Berbanding terbalik dengan Bunda, Mama terlihat sangat santai seolah luka dan rasa benci yang dulu pernah dirasakannya sudah hilang. Dia tidak beranjak pergi, tetap duduk di bangku seraya memerhatikan Kaviar dari kejauhan.
“Meski sudah sangat terlambat, saya tetap ingin mengatakannya padamu.” Mama menatap Bunda. “Terima kasih sudah memberi saya kesempatan untuk merawat dan menjaga Kaviar.”Bunda menatap Mama tidak percaya, selama ini dia mengira kalau Mama tidak pernah menyukai Kaviar jika ingat dulu ketika Mama marah besar pada dirinya dan Papa saat tahu apa yang pernah mereka lakukan.
“Kamu tidak membenci Kaviar?” tanya Bunda tiba-tiba.
Mama tidak terkejut dengan pertanyaan Bunda, sebaliknya dia malah tersenyum lembut. “Saya pernah. Tentu saja. Siapa yang tidak membenci saat melihat bukti pengkhianatan suami sendiri?” Tatapan Mama menyalang. “Saat itu kondisi saya sedang terpuruk, suami saya selingkuh, kemudian mendengar bahwa dia mempunyai anak dari orang lain, saya tidak bisa meminta cerai karena saat itu saya juga sedang mengandung.”

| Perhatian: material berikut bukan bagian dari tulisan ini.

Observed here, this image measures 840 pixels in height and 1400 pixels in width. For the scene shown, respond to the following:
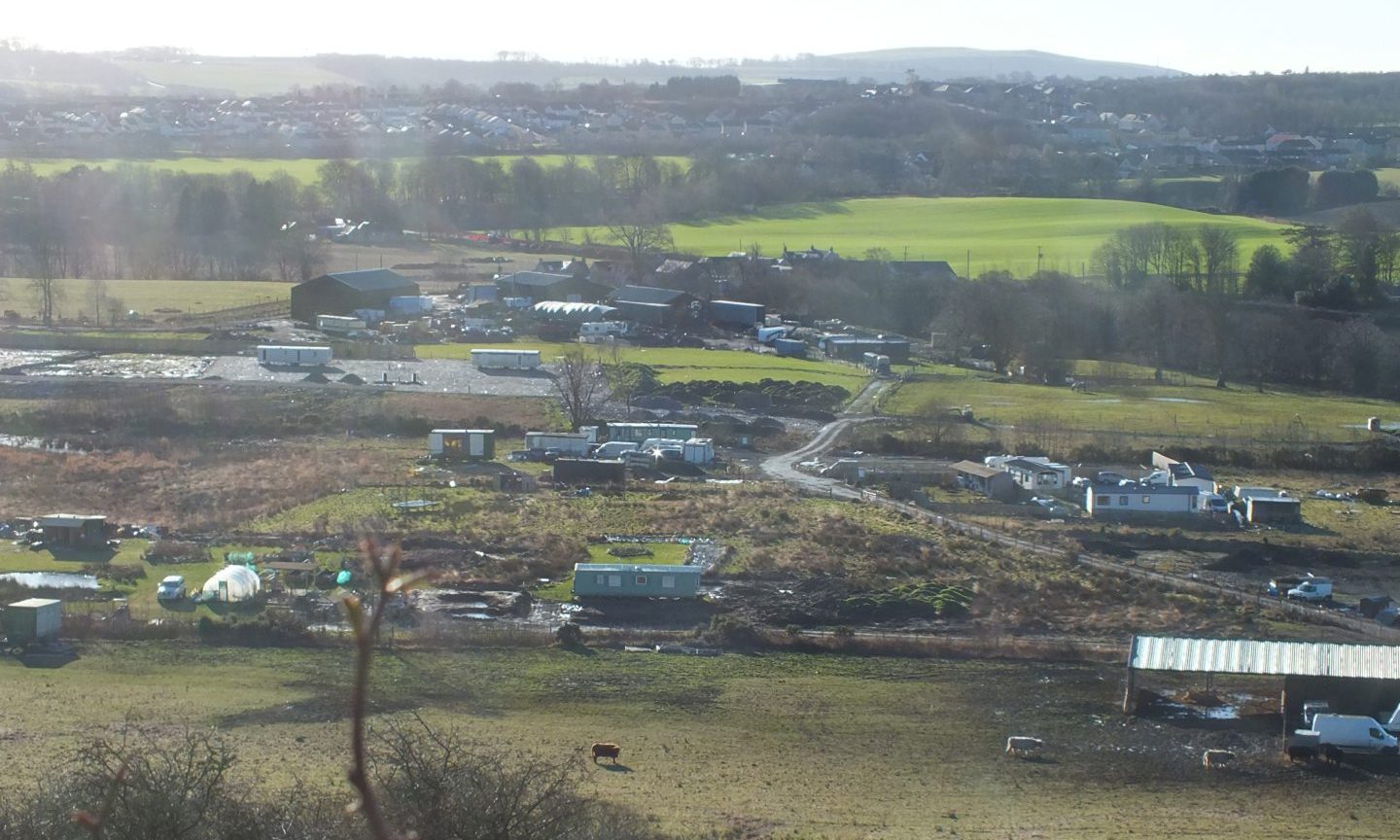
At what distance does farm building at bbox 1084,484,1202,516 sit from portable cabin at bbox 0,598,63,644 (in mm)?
7351

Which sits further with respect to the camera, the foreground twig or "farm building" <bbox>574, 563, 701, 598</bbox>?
"farm building" <bbox>574, 563, 701, 598</bbox>

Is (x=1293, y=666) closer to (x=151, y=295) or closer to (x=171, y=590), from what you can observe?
(x=171, y=590)

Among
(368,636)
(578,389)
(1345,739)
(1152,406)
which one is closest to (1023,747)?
(1345,739)

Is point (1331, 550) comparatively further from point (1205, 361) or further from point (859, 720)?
point (1205, 361)

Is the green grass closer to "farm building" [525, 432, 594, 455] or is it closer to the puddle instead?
"farm building" [525, 432, 594, 455]

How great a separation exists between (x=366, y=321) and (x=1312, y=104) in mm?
35730

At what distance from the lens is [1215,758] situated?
21.4ft

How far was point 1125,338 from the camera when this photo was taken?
19516 millimetres

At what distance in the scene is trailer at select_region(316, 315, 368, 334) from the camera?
18.8 m

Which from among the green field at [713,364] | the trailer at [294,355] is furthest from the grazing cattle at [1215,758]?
the trailer at [294,355]

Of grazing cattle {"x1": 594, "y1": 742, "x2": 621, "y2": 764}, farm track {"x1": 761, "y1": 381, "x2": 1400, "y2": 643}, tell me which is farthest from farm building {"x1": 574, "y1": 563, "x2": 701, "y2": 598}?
grazing cattle {"x1": 594, "y1": 742, "x2": 621, "y2": 764}

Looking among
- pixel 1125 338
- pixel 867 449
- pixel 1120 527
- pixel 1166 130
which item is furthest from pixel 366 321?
pixel 1166 130

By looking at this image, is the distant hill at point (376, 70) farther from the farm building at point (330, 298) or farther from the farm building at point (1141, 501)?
the farm building at point (1141, 501)

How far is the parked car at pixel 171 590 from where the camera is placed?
28.4 feet
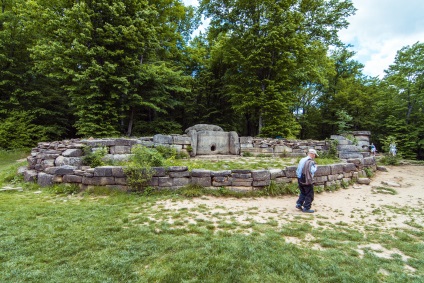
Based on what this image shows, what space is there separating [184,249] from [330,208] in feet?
13.0

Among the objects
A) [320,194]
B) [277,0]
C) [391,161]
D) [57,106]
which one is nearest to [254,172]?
[320,194]

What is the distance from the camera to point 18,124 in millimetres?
13031

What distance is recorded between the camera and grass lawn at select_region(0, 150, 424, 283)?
2.45m

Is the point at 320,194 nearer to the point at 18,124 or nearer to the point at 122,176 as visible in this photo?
the point at 122,176

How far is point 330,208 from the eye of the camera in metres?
5.13

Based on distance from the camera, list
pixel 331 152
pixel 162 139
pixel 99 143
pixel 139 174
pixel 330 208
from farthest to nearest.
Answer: pixel 331 152 < pixel 162 139 < pixel 99 143 < pixel 139 174 < pixel 330 208

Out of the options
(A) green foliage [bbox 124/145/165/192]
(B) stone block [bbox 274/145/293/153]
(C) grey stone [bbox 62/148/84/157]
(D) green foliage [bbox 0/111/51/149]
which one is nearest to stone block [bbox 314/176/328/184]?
(A) green foliage [bbox 124/145/165/192]

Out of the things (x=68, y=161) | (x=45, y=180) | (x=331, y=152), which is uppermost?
(x=331, y=152)

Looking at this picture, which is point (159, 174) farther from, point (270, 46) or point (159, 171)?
point (270, 46)

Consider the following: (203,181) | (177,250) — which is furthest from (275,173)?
(177,250)

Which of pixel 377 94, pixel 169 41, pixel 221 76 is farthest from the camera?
pixel 377 94

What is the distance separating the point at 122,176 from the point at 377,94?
86.1 ft

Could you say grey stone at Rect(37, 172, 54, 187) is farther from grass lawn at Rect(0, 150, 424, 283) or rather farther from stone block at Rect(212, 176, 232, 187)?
stone block at Rect(212, 176, 232, 187)

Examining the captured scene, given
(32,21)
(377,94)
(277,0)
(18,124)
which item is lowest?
(18,124)
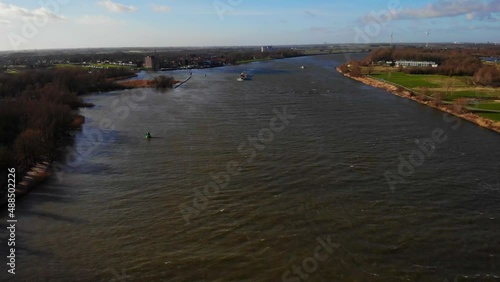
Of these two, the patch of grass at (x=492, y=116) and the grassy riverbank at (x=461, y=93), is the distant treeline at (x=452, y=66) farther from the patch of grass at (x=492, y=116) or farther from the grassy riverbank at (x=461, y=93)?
the patch of grass at (x=492, y=116)

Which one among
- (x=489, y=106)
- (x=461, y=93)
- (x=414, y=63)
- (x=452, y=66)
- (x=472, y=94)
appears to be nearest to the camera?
(x=489, y=106)

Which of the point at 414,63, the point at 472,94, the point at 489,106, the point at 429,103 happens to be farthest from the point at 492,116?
the point at 414,63

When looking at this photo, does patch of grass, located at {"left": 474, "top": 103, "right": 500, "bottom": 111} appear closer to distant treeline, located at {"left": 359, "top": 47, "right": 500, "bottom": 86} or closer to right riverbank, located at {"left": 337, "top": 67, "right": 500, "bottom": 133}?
right riverbank, located at {"left": 337, "top": 67, "right": 500, "bottom": 133}

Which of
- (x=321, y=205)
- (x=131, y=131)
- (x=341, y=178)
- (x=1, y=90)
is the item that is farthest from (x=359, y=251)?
(x=1, y=90)

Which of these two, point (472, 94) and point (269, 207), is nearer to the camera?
point (269, 207)

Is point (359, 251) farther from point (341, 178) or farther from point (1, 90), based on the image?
point (1, 90)

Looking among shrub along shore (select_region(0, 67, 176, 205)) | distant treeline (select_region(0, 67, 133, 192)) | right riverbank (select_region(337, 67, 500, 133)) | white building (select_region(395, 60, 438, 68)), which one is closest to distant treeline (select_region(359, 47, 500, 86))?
white building (select_region(395, 60, 438, 68))

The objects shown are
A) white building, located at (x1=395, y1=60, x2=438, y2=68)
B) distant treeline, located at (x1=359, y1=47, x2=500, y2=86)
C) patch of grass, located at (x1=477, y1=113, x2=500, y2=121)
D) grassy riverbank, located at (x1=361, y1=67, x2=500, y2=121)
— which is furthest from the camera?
white building, located at (x1=395, y1=60, x2=438, y2=68)

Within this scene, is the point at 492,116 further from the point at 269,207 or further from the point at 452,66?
the point at 452,66
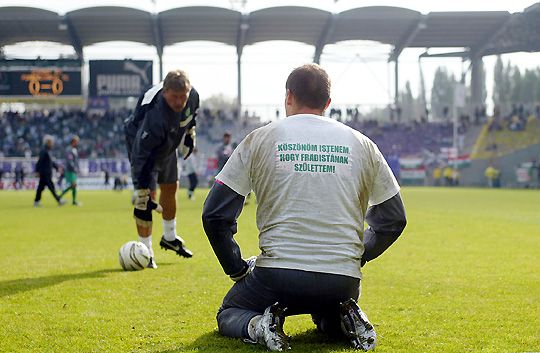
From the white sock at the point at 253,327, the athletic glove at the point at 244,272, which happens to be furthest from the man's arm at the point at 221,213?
the white sock at the point at 253,327

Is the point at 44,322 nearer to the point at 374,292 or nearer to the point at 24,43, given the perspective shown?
the point at 374,292

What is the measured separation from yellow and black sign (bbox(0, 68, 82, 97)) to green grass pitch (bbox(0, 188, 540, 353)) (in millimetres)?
36665

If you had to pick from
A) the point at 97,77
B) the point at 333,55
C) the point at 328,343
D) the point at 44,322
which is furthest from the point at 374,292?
the point at 333,55

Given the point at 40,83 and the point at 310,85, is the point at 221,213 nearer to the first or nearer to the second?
the point at 310,85

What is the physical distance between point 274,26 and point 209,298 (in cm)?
4600

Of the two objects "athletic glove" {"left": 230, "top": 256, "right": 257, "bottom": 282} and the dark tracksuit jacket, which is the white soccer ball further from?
"athletic glove" {"left": 230, "top": 256, "right": 257, "bottom": 282}

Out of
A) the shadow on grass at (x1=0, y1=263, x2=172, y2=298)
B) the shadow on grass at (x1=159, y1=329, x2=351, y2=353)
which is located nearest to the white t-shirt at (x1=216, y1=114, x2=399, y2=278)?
the shadow on grass at (x1=159, y1=329, x2=351, y2=353)

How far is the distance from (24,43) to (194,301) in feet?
166

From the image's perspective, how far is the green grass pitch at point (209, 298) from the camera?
15.2ft

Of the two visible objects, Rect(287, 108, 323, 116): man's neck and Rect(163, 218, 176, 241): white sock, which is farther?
Rect(163, 218, 176, 241): white sock

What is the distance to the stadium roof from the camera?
160 feet

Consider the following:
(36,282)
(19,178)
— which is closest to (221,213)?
(36,282)

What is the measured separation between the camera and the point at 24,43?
53406 millimetres

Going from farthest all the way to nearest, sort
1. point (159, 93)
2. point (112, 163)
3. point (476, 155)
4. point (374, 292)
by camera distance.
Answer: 1. point (476, 155)
2. point (112, 163)
3. point (159, 93)
4. point (374, 292)
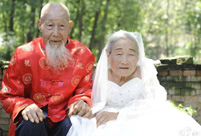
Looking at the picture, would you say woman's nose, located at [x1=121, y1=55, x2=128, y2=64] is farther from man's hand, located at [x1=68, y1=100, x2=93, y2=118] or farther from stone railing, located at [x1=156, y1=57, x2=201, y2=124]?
stone railing, located at [x1=156, y1=57, x2=201, y2=124]

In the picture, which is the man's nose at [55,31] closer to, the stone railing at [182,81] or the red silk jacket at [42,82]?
the red silk jacket at [42,82]

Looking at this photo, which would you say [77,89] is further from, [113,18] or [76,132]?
[113,18]

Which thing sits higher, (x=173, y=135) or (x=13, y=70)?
(x=13, y=70)

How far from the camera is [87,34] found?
50.3 feet

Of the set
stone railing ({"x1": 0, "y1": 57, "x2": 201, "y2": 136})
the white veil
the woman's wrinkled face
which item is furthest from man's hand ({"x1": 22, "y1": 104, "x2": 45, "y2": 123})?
stone railing ({"x1": 0, "y1": 57, "x2": 201, "y2": 136})

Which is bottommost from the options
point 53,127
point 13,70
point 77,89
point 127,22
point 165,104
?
point 53,127

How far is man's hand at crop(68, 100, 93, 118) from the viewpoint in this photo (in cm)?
248

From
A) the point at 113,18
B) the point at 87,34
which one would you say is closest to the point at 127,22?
the point at 113,18

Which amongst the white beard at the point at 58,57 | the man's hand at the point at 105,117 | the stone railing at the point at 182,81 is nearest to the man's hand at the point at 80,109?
the man's hand at the point at 105,117

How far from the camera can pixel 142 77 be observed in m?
2.96

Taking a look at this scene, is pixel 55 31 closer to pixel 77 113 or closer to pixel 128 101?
pixel 77 113

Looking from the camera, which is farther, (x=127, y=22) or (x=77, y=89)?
(x=127, y=22)

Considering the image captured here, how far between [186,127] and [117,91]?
0.86m

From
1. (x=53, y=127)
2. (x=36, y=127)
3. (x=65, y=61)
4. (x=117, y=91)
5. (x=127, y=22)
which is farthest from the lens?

Tangan Bunda terkepal, rasa bersalah menghantam dirinya.
“Bertahun-tahun saya selalu membencimu, membenci Kaviar, saya pikir bahwa selamanya saya tidak akan memaafkan kalian. Tapi hari itu ... saat Mas Herman membawa Kaviar ke rumah, saat saya melihat mata Kaviar yang jernih, saat saya melihat senyum polos Kaviar yang mempesona, saat Kaviar dengan cadelnya memanggil saya, rasa benci dalam hati saya entah mengapa langsung hilang.”
“Kaviar tidak pernah marah atau merajuk ketika keluarga saya dan keluarga Mas Herman menghinanya, Kaviar tidak pernah protes ketika Mas Herman menyuruhnya untuk selalu menjaga Reyhan, Kaviar selalu menahan dirinya demi kami. Saat itu saya sadar, anak ini tidak bersalah, justru anak ini juga korban seperti saya. Seharusnnya saya tidak membencinya sedemikian rupa. Seharusnya saya juga menyayanginya, sama seperti Kaviar yang selalu menyayangi saya.”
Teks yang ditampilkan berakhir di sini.